ACTIVITY:
Please transcribe the data that follows exactly as given, leaving out every picture.

RAW DATA:
*** Begin section ***

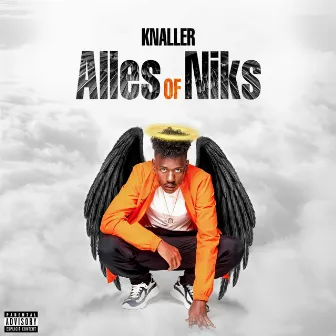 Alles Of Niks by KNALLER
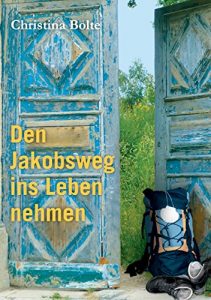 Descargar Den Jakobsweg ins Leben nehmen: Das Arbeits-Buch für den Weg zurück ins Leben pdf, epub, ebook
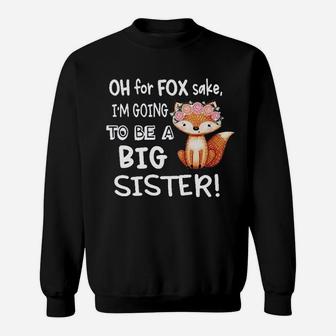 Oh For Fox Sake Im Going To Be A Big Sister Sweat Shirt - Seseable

*** End section ***

SOLUTION BELOW:
 Alles Of Niks by KNALLER
 Descargar Den Jakobsweg ins Leben nehmen: Das Arbeits-Buch für den Weg zurück ins Leben pdf, epub, ebook
 Oh For Fox Sake Im Going To Be A Big Sister Sweat Shirt - Seseable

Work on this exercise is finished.